## GIVEN INSTRUCTION
Return the lines from the one holding "How far is point" through the end of the records, both included, and reproduce them without any change.

(Saved data entries)

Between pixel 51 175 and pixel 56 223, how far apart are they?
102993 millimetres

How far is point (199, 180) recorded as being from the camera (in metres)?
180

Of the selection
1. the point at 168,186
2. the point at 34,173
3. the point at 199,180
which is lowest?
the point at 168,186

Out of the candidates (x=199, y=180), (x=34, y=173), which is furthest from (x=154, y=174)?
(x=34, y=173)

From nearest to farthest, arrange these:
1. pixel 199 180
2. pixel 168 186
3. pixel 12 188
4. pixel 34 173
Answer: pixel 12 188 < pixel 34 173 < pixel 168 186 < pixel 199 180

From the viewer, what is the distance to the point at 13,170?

## FINAL RESULT
How far is point (199, 180) recorded as being from the camera (in metres)?
180

Of the selection
1. the point at 168,186
2. the point at 34,173
3. the point at 199,180
which is lowest?
the point at 168,186

Out of the candidates (x=199, y=180), (x=34, y=173), which is furthest from (x=154, y=174)?
(x=34, y=173)

From nearest to farthest, arrange these:
1. pixel 199 180
2. pixel 168 186
3. pixel 12 188
4. pixel 34 173
Answer: pixel 12 188 < pixel 34 173 < pixel 168 186 < pixel 199 180

From the viewer, what is the distance to the point at 13,170?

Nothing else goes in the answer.